Start of Quoted passage

Follow these steps when using a generator to help prevent electric shocks:
- Plug tools and appliances into the generator directly or using grounded (three-prong) extension cords that are appropriately rated for the amperage or wattage of those devices and suitable for outdoor use.
- Use ground fault circuit interrupters (GFCIs), which help prevent electric shock, especially in damp conditions, by cutting the power as soon as electricity begins to flow outside its intended path. The GFCIs can be integrated into longer extension cords.
- Ensure that the generator is properly grounded according to the manufacturer’s instructions and OSHA guidance on portable generator grounding.
- Keep the generator dry. Don’t use the generator if your hands are wet or you’re standing in water.
- Start and stop the generator only when there’s nothing connected to it.
Also, to avoid damaging the generator and the appliances or other devices drawing power from it, make sure the generator is appropriately sized for the load you expect it to handle.
Portable generators get hot when they’re running, and they need time to cool down. Take these precautions to help prevent fires when using portable generators:
- Don’t refuel the generator while it’s running or while the engine is hot.
- Don’t overfill the fuel tank. Allow some space for the fuel to expand.
- Don’t put anything flammable near the generator while it’s running.
- Make sure the generator has three or four feet of clearance on all sides and on top. This will help engine cooling and also allow for rapid ventilation of the exhaust.
- Let the generator cool before moving it inside for storage.
- Store fuel only in approved containers, away from living areas.
- Don’t smoke near the generator or its fuel.
- Always read and follow the instructions in the owner’s manual and on the generator’s safety labels.
- Before using the generator, inspect it for damage or loose fuel lines. Inspect any extension cords for fraying or other signs of damage.
For more information, see the OSHA portable generators fact sheet.
Frequently Asked Questions
Q: How do you use a portable generator with an extension cord?
A: Using an extension cord with a portable generator is fairly straightforward. Different generators have different outlet configurations, and you’ll need a cord with the correct plug for your generator. At the other end, you’ll have outlets that can connect with the devices that you want to run, or with a power inlet attached to a generator transfer switch, if you have one installed. If you plan to use your generator for backup power during an emergency, the extension cord needs to be long enough to allow the generator to be at least 20 feet from the house. The cord should have an amperage rating that can accommodate the amperage rating of the generator’s outlet (typically 30 amps, but check with the manual or manufacturer of your unit). The amperage rating of the cord should also be sufficient for the devices you plan to power with it. Special generator extension cords are available.
Q: Is 15 feet far enough away from the house to run a portable generator?
A: No. Research has shown that under certain conditions, deadly carbon monoxide can build up in a house from a portable generator that’s 15 feet away. The CDC recommends that generators be placed 20 feet from the house.
Q: What should I do if a carbon monoxide alarm goes off?
A: Do not look for the source of the gas. If your carbon monoxide alarm goes off, you should go outside right away and call 911 according to the CDC. You should also seek medical attention if you are dizzy, light-headed, or nauseated and suspect carbon monoxide poisoning.

End of Quoted passage

__Problem set__:
(A) In the generator safety text, how far from the house does the CDC recommend placing generators?
(B) Translate this sentence from the generator safety text into Spanish: "Start and stop the generator only when there's nothing connected to it."
(C) Print the part of the generator safety text starting at "- Ensure that" and ending at "fuel to expand.".

Start of Data shown

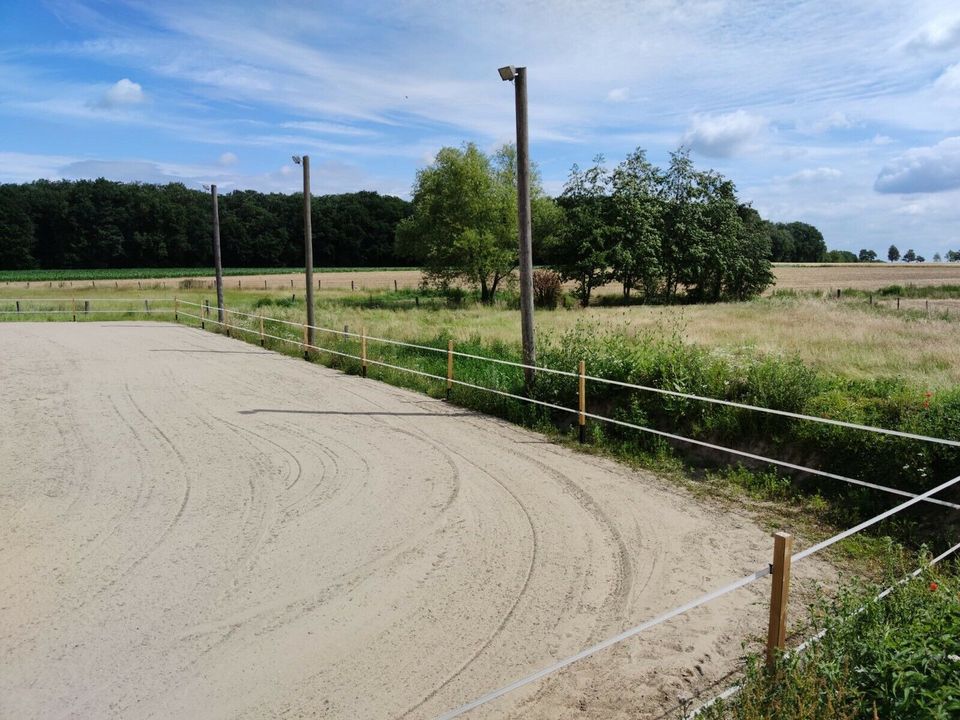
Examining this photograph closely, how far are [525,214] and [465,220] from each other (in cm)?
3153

End of Data shown
Start of Data shown

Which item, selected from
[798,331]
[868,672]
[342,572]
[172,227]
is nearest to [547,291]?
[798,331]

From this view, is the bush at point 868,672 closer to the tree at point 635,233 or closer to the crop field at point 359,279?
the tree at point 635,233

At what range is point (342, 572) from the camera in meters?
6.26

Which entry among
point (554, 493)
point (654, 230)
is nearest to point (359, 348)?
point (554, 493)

End of Data shown
Start of Data shown

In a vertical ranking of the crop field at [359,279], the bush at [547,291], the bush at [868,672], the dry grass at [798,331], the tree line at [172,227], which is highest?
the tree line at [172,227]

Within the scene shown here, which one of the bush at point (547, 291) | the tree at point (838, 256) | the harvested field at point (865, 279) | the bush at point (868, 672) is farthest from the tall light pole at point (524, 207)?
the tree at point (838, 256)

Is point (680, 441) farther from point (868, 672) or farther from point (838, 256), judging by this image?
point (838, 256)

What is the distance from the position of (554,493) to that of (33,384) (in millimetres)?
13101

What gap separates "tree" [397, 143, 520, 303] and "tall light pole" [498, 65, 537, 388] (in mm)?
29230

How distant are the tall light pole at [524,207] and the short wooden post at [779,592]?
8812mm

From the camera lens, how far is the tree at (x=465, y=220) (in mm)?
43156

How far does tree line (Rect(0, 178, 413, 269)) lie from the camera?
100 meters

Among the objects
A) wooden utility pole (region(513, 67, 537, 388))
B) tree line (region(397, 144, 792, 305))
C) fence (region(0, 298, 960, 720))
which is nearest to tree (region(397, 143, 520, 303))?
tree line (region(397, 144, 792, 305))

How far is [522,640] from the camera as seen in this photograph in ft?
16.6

End of Data shown

__Answers by item number__:
(A) 20 feet.

(B) Arranque y apague el generador solo cuando no haya nada conectado a él.

(C)
- Ensure that the generator is properly grounded according to the manufacturer’s instructions and OSHA guidance on portable generator grounding.
- Keep the generator dry. Don’t use the generator if your hands are wet or you’re standing in water.
- Start and stop the generator only when there’s nothing connected to it.
Also, to avoid damaging the generator and the appliances or other devices drawing power from it, make sure the generator is appropriately sized for the load you expect it to handle.
Portable generators get hot when they’re running, and they need time to cool down. Take these precautions to help prevent fires when using portable generators:
- Don’t refuel the generator while it’s running or while the engine is hot.
- Don’t overfill the fuel tank. Allow some space for the fuel to expand.